И глядишь, глядишь – весь пыл мучителей куда-то испарился. И жертва сразу оклемалась. И снова друзья. И снова мучают друг друга… годами…

Что говорить, окружение удручало физической силой, затмевающей элементарные способности. Как много позже признал еще один мой знакомый (признал, правда, по другому поводу): «Со стороны-то мы все здоровые, но через военную медицину ни один бы не прошел». Я откровенно мучился, например выслушивая потуги одноклассников к чтению вслух. Нам, видите ли, устраивали практику чтения, когда задавался текст, и все читали его друг за другом по абзацам. Мы перешли из первого класса во второй, потом – в третий, кажется, даже в четвертый, – и все читали друг за другом тексты по абзацам. Другими словами, шли годы, а один читал с одними и теми же затыками через слово. Другой произносил «что» и «чего» со всеми буквами, прямо по написанному: «Что», «ЧеГо». Всем было глубоко, педагогически насрать. Похоже, такие отклонения воспринимались ответственными лицами в качестве индивидуальных особенностей, а значит – виделись чем-то положительным, даже нуждающимся в развитии и поощрении. Все может быть! Да и в состоянии ли нормальный (в моей трактовке!) человек воспринимать печатное слово, если книга, которую он держит в руках, скверна по определению: от качества бумаги до внутреннего содержания.
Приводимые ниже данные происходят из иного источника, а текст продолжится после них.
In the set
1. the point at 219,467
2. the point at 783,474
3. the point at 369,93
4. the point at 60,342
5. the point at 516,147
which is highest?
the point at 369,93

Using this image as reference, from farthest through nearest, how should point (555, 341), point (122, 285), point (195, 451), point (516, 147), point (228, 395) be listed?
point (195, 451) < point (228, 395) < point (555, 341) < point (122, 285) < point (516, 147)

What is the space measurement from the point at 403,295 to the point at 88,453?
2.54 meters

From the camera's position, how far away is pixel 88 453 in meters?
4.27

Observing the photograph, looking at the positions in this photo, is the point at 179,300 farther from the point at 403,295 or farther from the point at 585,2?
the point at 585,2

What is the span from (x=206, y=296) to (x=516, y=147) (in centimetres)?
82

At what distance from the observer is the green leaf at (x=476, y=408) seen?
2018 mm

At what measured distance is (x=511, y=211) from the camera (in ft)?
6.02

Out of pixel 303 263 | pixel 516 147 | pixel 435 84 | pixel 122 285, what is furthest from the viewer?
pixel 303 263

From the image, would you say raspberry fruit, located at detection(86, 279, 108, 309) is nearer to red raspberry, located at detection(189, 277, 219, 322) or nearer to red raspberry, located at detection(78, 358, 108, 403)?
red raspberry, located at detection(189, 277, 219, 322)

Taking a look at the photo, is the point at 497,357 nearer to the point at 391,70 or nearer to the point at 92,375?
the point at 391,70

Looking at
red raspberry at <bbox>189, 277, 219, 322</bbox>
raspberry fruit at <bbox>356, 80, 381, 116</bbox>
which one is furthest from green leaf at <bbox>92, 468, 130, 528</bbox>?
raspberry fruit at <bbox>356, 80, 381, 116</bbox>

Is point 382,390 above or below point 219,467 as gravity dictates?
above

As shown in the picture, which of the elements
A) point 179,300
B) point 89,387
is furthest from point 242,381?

О точных науках я вообще молчу. Но допустимо ли «проходить» «Войну и мир» пару недель в окружении недорослей, объективно ставящих поллюцию на первое место среди жизненно важных проблем? Абсурд! Я лично прочитал «Войну и мир» – полностью, по своей воле – в десятилетнем возрасте. Абсурд в квадрате! Но им впору гордиться. Тогда вообще все как-то легко давалось – деньги (карманные), знания. Потом начался скрип.

Когда схватываешь сразу, мозги не работают, с годами могут и атрофироваться. Нечто подобное – хорошо хоть, избирательным образом – приключилось со мной. Дисциплины, не требующие ничего, кроме нормально подвешенного языка, я тянул на должном уровне, зато к точным наукам проникся отвращением.

Здесь, в общем, необходим маленький экскурс назад. В начальном детстве я воспринимал фары автомобилей, решетку радиатора, капот – в общем, передний вид машины – как нечто законченное, художественно целое. Я видел… лица машин. Следовательно, каждая автомобильная марка, в зависимости от того, с каким выражением лица она ездила, имела свой, абсолютно индивидуальный характер. Я придавал человеческие черты куску железа, чему-то бездушному, холодному. То же самое – с учебниками. Будь то алгебра, физика, астрономия – один хрен! – для меня они различались едва уловимыми особенностями «характера», демонстрировали черты индивидуального лика. Например, темный алгебраический лес мало чем отличался от геометрического. Но сплошная цифирь в учебнике алгебры – это вам не катеты с гипотенузами. Не будете же вы утверждать равенство сангвиника и флегматика!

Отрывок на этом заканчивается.